I returned home recently from a week away to discover my husband had purchased some new items for the household: a windmill mole eradicator, which broke the first time it spun around and now awaits repair; a humidity monitor, which also tells the real-feel temperature in the house; and new pots and pans (“They were only $20!”). My husband loves to spend money. Luckily, he rarely buys expensive items—just little odds and ends that strike his fancy.
I, on the other hand, love not spending money. On my recent trip to a friend’s wedding in the Caribbean, my companions were all about shopping: jewelry, tropical dresses, and souvenirs to bring home. Me? I love looking at the colorful array of tempting baubles, but when I see the prices, it’s easy to talk myself out of buying anything. Thankfully, I’m not responsible for getting the economy back on its feet because I am definitely not a spender. Accumulating a lot of stuff has never been high on my list of priorities. In fact, I prefer getting rid of things. They can weigh you down.
Research shows that in most relationships, one partner likes to spend money and the other one likes to save it. I fall in the latter category, though I must admit saving money has been a challenge in recent years. Paying the mortgage, for most of us, tops the priority list these days followed by other necessities, like electricity, groceries, cable, and cell phones. Sometimes I long for the old days when mortgages were under a $1000 and you could feed a family of five easily for $10 a day.
I grew up with extremely thrifty parents, who instilled in me the belief that good things are worth waiting for. I remember when I was 12 and wanted a 10-speed bike. My dad showed me how to keep an allowance book, in which I kept track of my simple expenditures, slowly saving up enough money to buy the bike with my own money. What a feeling of accomplishment it was the day I rode my shiny bike down the street, knowing I had scrimped and saved to make what seemed then a monumental purchase.

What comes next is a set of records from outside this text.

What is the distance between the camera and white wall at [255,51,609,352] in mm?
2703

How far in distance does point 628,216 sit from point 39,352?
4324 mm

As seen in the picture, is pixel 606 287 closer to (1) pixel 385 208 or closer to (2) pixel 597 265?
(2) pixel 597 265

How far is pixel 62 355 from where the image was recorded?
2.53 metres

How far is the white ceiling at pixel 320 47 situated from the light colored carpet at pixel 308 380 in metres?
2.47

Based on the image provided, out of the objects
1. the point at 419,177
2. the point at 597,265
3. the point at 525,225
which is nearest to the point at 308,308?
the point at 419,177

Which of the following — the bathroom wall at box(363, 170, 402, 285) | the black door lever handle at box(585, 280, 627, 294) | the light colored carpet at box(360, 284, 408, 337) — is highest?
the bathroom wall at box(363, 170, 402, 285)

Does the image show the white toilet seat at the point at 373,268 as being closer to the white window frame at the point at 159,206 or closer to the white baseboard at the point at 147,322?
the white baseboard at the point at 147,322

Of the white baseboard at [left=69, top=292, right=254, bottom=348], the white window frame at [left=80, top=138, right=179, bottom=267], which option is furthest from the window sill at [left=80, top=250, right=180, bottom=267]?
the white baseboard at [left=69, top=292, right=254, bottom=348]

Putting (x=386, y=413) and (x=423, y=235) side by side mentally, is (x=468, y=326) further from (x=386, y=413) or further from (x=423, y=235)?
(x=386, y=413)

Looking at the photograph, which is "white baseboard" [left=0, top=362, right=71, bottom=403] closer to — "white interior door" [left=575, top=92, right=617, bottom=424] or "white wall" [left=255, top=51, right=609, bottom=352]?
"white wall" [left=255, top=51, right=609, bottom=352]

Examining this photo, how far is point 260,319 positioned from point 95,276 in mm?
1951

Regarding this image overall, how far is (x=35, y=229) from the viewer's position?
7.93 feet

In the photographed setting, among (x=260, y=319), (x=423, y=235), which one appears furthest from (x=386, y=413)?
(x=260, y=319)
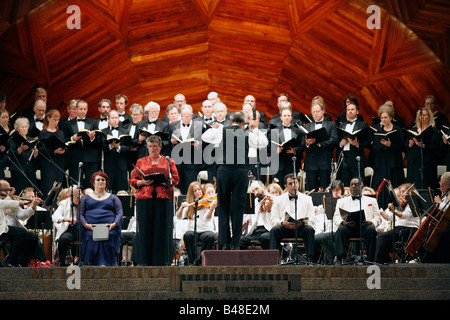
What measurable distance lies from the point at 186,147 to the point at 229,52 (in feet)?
12.6

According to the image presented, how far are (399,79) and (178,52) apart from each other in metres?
3.58

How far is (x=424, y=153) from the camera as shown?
9289 millimetres

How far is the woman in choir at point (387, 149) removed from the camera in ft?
30.2

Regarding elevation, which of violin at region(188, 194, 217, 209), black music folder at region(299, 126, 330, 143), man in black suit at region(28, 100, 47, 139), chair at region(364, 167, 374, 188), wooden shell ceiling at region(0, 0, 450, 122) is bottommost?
violin at region(188, 194, 217, 209)

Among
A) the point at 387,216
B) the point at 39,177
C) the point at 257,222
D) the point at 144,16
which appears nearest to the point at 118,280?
the point at 257,222

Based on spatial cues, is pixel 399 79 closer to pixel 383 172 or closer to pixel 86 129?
pixel 383 172

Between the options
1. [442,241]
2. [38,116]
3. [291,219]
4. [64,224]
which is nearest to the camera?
[442,241]

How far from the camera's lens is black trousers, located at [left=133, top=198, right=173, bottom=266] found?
268 inches

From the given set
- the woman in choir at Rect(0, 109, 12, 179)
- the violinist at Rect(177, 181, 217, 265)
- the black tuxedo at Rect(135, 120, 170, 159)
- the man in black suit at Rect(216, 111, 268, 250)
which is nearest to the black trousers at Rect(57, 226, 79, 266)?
the violinist at Rect(177, 181, 217, 265)

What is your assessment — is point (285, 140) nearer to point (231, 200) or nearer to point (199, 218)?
point (199, 218)

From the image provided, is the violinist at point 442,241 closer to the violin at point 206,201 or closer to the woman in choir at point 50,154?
the violin at point 206,201

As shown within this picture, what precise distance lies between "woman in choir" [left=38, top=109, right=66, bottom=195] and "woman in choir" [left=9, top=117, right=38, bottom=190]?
0.13 meters

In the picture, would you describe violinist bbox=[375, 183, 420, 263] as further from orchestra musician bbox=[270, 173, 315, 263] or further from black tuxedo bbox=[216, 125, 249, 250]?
black tuxedo bbox=[216, 125, 249, 250]

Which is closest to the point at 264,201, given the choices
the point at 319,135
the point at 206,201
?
the point at 206,201
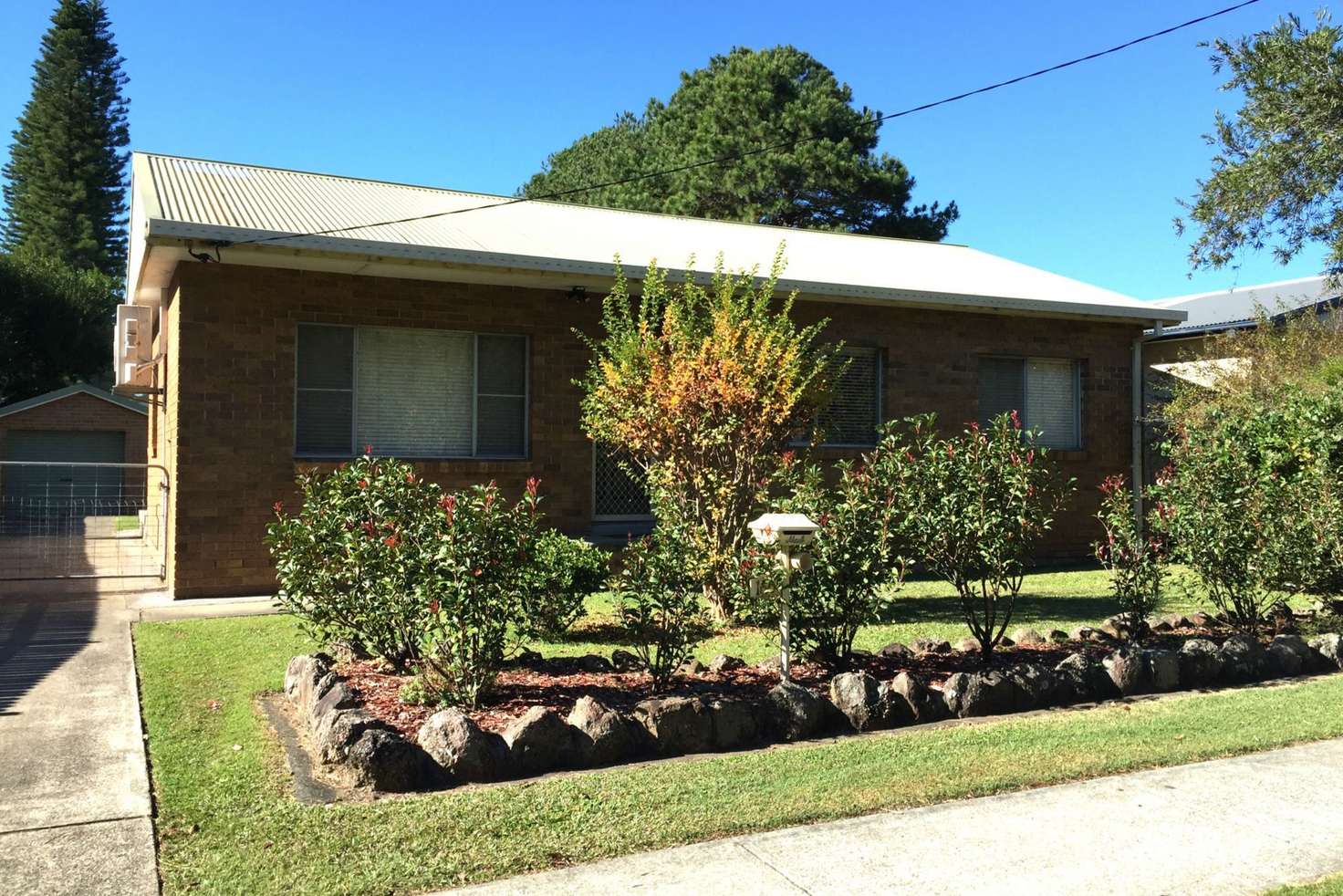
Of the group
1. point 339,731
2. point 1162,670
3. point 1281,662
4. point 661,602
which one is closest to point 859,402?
point 1281,662

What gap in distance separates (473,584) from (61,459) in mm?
26888

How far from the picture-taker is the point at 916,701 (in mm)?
6137

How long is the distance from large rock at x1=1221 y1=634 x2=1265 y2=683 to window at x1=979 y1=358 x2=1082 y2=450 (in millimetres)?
7688

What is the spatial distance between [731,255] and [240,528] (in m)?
7.60

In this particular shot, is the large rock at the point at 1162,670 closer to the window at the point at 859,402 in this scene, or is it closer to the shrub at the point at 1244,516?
the shrub at the point at 1244,516

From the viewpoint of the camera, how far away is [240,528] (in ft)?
35.2

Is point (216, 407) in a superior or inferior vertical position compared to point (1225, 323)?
inferior

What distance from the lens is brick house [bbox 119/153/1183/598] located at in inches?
416

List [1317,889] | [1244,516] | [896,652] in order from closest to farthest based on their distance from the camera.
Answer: [1317,889]
[896,652]
[1244,516]

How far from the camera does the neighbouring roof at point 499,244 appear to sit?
1060 cm

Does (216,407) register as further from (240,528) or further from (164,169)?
(164,169)

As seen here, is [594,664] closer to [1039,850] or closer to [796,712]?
[796,712]

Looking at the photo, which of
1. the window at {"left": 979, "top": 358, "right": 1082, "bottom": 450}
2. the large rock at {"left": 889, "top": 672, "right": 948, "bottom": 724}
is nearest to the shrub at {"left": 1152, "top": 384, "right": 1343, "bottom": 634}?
the large rock at {"left": 889, "top": 672, "right": 948, "bottom": 724}

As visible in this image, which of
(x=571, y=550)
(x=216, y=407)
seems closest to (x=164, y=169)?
(x=216, y=407)
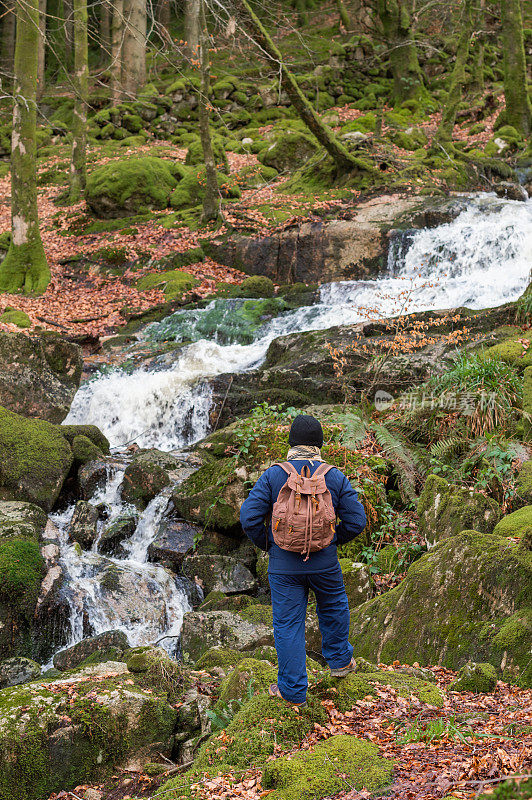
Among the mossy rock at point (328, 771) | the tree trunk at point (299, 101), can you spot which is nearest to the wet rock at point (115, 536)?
the mossy rock at point (328, 771)

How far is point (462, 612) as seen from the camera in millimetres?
4465

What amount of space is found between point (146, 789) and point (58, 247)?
59.5 ft

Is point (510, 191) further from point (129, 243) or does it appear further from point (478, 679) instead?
point (478, 679)

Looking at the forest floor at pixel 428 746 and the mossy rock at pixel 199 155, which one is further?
the mossy rock at pixel 199 155

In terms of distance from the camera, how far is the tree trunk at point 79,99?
18.8 m

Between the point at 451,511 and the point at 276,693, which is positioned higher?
the point at 451,511

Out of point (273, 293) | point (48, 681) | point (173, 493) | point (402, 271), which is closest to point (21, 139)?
point (273, 293)

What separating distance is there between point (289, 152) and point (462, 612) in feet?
67.0

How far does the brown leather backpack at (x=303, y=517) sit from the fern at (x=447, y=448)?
4.12 meters

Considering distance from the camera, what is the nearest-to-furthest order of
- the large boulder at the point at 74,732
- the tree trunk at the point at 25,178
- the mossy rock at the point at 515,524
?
the large boulder at the point at 74,732 < the mossy rock at the point at 515,524 < the tree trunk at the point at 25,178

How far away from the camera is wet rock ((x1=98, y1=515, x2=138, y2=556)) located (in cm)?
826

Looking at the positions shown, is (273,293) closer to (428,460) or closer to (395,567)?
(428,460)

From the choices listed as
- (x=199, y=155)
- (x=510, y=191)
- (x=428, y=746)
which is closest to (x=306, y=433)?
(x=428, y=746)

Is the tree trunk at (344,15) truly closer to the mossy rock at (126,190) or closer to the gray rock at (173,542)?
the mossy rock at (126,190)
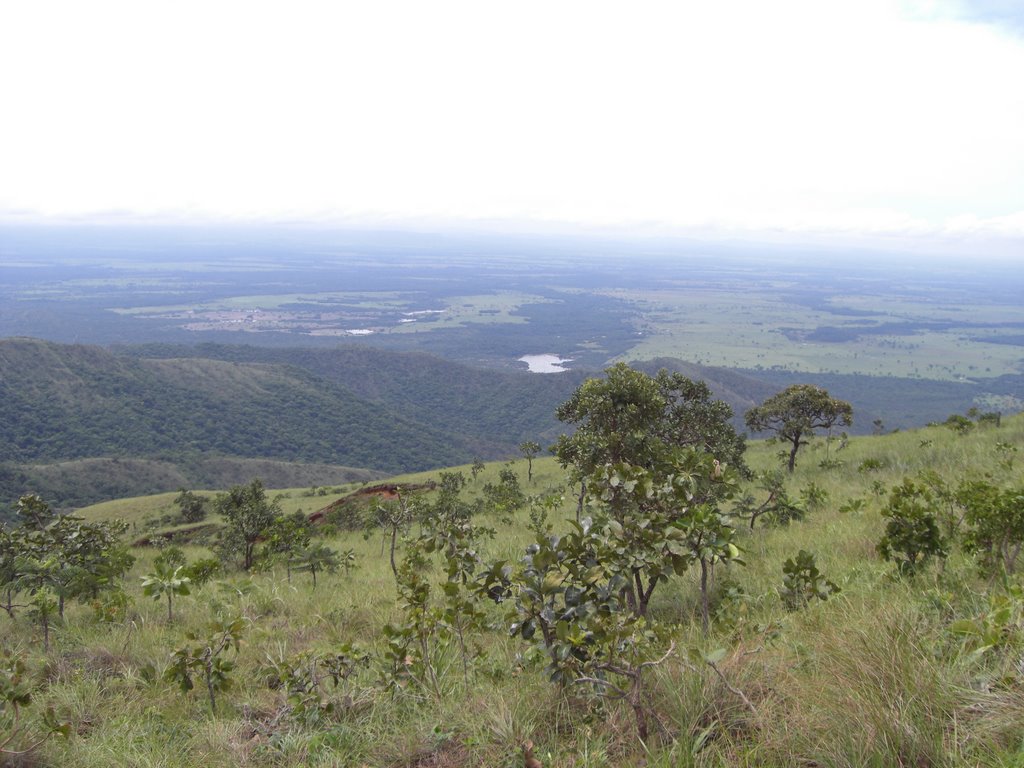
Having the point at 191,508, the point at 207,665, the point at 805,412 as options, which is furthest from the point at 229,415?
the point at 207,665

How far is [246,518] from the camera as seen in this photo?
1725 cm

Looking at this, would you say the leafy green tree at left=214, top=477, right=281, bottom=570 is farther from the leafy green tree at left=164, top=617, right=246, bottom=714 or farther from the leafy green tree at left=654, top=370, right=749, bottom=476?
the leafy green tree at left=164, top=617, right=246, bottom=714

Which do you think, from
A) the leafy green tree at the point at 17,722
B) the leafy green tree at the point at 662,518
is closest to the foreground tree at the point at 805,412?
the leafy green tree at the point at 662,518

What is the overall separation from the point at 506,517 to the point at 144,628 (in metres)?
12.6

Today’s kids are all about instant gratification, and technology makes instant gratification so easy. My middle son, Jasper, found a terrific online deal for a pair of board shorts. He needed some, so I agreed to get them. When it came to the shipping, I chose ground, which was almost $2 cheaper. Of course, Jasper wanted them sent priority, but accepted my decision with only a little grumbling. Two dollars doesn’t seem like much these days, but according to me, every dollar adds up, and how you spend them matters.
Sometimes thrifty folks like me find it challenging to embrace the buy local movement, especially when you can save money by buying from big-box stores. With summer in full swing, connecting with local merchants at farmers’ markets is a great way to invest in the local community. I love strolling through a market, chatting with the growers. You get a sense for the passion these people have for their vocations: growing healthy food to bring pleasure and vitality to the community.
And even though I’m a thrifty consumer, spending money on food is easier for me—because it’s not about the food. It’s about the experience the food brings. It’s about the smiles around the dinner table, the “Thanks for a nice dinner!” compliments from my sons as they leave the table, the pleasurable feeling you get after a nice meal.
Take some time this summer to go the farmers’ market or stop at a produce stand and enjoy the sensual experience of shopping for and then cooking your family or friends a nice healthy meal. Their smiles are worth far more than bright baubles or windmill mole eradicators—at least in my book.